ЗАДАНИЯ:
A. Как, согласно фрагменту о театре Брехта, Брехт называл аристотелевский театр?
B. Поменяйте «camera lens» на «viewer» в части листинга, которая открывается строкой с «Examining the image» и закрывается строкой с «2348 centimetres», включая обе эти строки. Приведите только эту часть.

ФРАГМЕНТ СТРАНИЦЫ:

- - - - - - -

Идея катарсиса, порожденная
античной драмой, была тесно связана
с концепцией роковой предопределенности
человеческой судьбы. Драматурги
силой своего таланта раскрывали
все мотивировки человеческого
поведения, в минуты катарсиса,
словно молнии, освещали все причины
действий человека, и власть этих
причин оказывалась абсолютной.
Именно поэтому Брехт называл
аристотелевский театр фаталистическим.
Брехт видел противоречие
между принципом перевоплощения
в театре, принципом растворения
автора в героях и необходимостью
непосредственного, агитационно-наглядного
выявления философской и политической
позиции писателя. Даже в наиболее удачных
и тенденциозных в лучшем смысле слова
традиционных драмах позиция автора, по
мнению Брехта, была связана с фигурами
резонеров. Драматург справедливо считал,
что характеры героев не должны быть «рупорами
идей», что это снижает художественную
действенность пьесы; «… на сцене реалистического
театра место лишь живым людям, людям из
плоти и крови, со всеми их противоречиями,
страстями и поступками. Сцена – не гербарий
и не музей, где выставлены набитые чучела…»
[8.-с. 65]
Брехт находит свое
решение этого противоречивого
вопроса: театральный спектакль,
сценическое действие не совпадают
у него с фабулой пьесы. Фабула,
история действующих лиц прерывается
прямыми авторскими комментариями,
лирическими отступлениями, а
иногда даже и демонстрацией
физических опытов, чтением газет
и своеобразным, всегда актуальным
конферансом. Брехт разбивает
в театре иллюзию непрерывного
развития событий, разрушает магию
скрупулезного воспроизведения
действительности. Театр – подлинное
творчество, далеко превосходящее
простое правдоподобие. Творчество
для Брехта и игра актеров,
для которых совершенно недостаточно
лишь «естественное поведение
в предлагаемых обстоятельствах».
«Развивая свою эстетику, Брехт
использует традиции, преданные
забвению в бытовом, психологическом
театре конца 19 – начала 20 веков,
он вводит хоры и зонги современных
ему политических кабаре, лирические
отступления, характерные для
поэм, и философские трактаты» [10.-с.224].
Искусство перевоплощения
Брехт считал обязательным, но
совершенно недостаточным для
актера. Гораздо более важным
он полагал умение проявить, продемонстрировать
на сцене свою личность –
и в гражданском, и в творческом
плане. В игре перевоплощение
обязательно должно чередоваться,
сочетаться с демонстрацией художественных
данных (декламации, пластики, пения), которые
интересны как раз своей неповторимостью,
и, главное, с демонстрацией
личной гражданской позиции актера,
его человеческого кредо.

- - - - - - -

ФРАГМЕНТЫ ЛИСТИНГА:
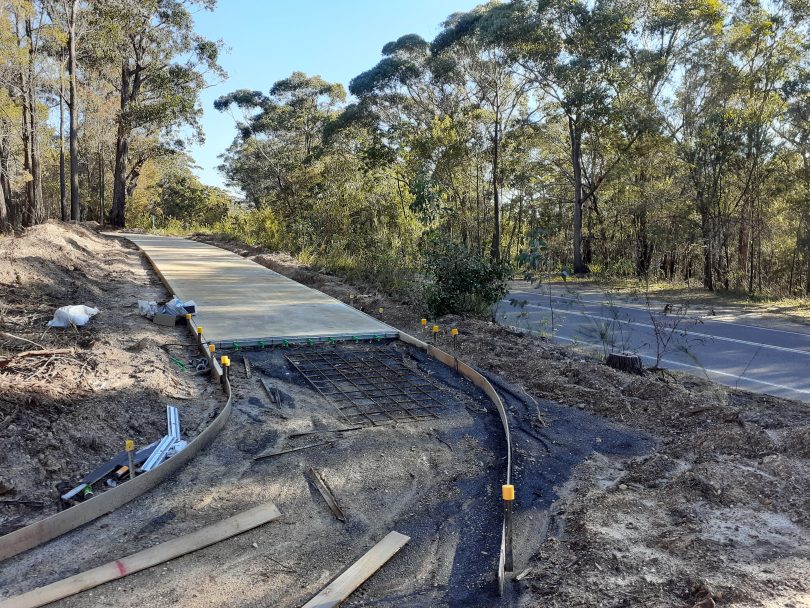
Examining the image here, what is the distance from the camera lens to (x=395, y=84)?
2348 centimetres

- - - - - - -

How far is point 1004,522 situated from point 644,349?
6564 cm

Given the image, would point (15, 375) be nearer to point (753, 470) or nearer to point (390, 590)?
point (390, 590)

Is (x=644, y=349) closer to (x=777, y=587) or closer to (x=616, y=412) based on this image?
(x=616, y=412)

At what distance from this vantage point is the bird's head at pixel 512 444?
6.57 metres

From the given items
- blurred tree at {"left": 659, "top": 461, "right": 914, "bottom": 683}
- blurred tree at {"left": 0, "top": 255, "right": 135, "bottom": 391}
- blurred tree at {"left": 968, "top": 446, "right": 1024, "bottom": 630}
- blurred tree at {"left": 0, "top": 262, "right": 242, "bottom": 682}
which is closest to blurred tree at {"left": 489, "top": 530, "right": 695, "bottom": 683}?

- - - - - - -

ОТВЕТЫ:
A. Фаталистическим.

B.
Examining the image here, what is the distance from the viewer to (x=395, y=84)?
2348 centimetres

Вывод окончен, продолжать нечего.